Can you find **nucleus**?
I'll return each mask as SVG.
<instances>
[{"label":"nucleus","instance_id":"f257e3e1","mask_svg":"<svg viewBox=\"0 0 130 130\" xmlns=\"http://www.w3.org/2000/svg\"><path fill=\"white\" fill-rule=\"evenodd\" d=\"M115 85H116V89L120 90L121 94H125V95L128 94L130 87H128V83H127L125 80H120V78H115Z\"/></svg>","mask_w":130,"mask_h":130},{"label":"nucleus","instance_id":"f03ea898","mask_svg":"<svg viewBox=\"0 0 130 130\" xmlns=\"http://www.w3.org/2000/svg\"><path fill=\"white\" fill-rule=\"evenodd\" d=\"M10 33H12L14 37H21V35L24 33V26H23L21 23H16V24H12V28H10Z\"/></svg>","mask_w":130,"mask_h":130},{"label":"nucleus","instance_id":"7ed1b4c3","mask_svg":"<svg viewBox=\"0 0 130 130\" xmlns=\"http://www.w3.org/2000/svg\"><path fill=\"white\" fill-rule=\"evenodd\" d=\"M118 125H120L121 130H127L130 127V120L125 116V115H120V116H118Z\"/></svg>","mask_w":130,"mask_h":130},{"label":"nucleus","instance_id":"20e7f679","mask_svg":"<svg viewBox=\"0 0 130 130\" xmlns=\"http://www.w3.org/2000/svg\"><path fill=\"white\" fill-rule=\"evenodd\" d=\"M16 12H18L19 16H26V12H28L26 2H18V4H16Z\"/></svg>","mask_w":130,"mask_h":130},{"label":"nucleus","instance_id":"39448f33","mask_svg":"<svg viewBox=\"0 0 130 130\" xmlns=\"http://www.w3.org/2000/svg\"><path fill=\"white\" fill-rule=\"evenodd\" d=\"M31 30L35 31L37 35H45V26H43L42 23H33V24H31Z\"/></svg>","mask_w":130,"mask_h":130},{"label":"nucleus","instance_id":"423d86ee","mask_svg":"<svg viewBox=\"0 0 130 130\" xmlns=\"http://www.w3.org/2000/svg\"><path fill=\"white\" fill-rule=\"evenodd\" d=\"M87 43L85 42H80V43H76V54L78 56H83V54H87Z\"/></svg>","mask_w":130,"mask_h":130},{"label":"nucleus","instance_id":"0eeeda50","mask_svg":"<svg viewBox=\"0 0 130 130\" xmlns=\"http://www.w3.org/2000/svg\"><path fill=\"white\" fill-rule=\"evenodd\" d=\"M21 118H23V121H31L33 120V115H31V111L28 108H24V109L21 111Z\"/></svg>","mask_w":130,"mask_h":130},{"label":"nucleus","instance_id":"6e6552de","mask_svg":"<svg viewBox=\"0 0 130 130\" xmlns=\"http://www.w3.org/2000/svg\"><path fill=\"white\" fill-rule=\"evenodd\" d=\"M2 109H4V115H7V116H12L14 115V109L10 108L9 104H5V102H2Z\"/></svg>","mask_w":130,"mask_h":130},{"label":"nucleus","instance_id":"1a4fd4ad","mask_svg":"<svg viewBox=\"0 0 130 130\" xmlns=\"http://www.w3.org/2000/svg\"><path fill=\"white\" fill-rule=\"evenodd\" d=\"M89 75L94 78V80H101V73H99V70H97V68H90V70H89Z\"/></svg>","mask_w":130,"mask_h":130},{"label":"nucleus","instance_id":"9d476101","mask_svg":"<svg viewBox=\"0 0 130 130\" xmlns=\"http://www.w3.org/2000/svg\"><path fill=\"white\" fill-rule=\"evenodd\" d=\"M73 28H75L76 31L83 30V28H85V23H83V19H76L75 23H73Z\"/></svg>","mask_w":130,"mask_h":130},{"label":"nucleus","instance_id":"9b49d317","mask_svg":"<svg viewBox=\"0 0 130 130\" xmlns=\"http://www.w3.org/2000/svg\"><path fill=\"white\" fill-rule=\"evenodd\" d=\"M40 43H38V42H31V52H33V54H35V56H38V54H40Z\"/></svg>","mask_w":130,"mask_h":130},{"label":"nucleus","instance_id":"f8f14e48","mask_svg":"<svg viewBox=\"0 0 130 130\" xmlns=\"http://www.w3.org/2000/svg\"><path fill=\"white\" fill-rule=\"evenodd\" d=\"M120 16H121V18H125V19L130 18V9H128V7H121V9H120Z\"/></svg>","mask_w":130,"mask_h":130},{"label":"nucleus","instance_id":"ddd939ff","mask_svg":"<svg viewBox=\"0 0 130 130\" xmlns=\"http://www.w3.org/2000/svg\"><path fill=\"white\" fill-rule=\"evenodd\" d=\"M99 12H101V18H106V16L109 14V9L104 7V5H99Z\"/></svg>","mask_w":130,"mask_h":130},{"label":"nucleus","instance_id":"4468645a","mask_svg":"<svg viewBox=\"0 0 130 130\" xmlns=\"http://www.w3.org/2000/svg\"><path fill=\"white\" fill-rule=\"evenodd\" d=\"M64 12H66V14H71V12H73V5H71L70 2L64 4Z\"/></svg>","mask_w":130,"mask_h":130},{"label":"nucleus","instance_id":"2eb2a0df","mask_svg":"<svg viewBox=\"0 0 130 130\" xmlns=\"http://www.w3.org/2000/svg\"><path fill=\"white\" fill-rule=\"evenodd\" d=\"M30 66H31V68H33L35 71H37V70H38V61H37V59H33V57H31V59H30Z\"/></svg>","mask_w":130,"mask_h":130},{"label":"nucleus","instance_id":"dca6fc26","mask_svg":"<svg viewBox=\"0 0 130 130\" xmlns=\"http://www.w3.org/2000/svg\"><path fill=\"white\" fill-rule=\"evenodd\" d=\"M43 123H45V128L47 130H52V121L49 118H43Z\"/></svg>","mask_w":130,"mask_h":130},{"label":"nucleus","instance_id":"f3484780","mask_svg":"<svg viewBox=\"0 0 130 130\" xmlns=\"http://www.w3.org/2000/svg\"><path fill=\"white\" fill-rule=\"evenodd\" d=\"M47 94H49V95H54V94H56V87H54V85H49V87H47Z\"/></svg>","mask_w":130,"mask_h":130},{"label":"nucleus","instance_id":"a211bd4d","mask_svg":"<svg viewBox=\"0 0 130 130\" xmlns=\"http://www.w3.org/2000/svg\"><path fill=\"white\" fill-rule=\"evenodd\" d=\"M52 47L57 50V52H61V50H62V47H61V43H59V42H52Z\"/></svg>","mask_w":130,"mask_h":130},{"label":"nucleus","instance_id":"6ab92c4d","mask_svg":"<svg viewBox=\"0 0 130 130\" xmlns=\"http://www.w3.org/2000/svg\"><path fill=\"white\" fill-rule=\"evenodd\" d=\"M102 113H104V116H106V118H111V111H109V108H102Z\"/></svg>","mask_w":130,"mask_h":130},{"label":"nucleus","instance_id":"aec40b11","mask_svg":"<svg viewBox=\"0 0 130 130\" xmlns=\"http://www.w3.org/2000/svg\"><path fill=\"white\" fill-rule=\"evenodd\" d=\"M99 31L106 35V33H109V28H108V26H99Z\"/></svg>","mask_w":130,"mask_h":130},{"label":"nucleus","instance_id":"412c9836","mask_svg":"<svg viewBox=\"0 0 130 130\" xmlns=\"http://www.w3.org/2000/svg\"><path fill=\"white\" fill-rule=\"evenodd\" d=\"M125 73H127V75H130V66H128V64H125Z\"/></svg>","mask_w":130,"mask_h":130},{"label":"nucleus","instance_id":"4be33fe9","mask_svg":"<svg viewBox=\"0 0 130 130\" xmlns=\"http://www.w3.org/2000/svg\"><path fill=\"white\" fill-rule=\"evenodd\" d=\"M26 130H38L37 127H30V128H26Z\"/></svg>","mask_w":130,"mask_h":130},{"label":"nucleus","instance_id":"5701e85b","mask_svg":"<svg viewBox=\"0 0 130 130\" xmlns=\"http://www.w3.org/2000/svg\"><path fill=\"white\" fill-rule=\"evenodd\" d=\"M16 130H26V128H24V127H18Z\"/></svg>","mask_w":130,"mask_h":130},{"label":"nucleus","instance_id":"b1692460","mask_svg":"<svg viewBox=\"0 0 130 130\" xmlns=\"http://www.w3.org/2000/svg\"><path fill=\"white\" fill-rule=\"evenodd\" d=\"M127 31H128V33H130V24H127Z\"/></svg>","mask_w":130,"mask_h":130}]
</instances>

= = = =

Copy the records word for word, starting at their first line and ending at the line that contains "<instances>", with both of those lines included.

IN RESPONSE
Can you find **nucleus**?
I'll return each mask as SVG.
<instances>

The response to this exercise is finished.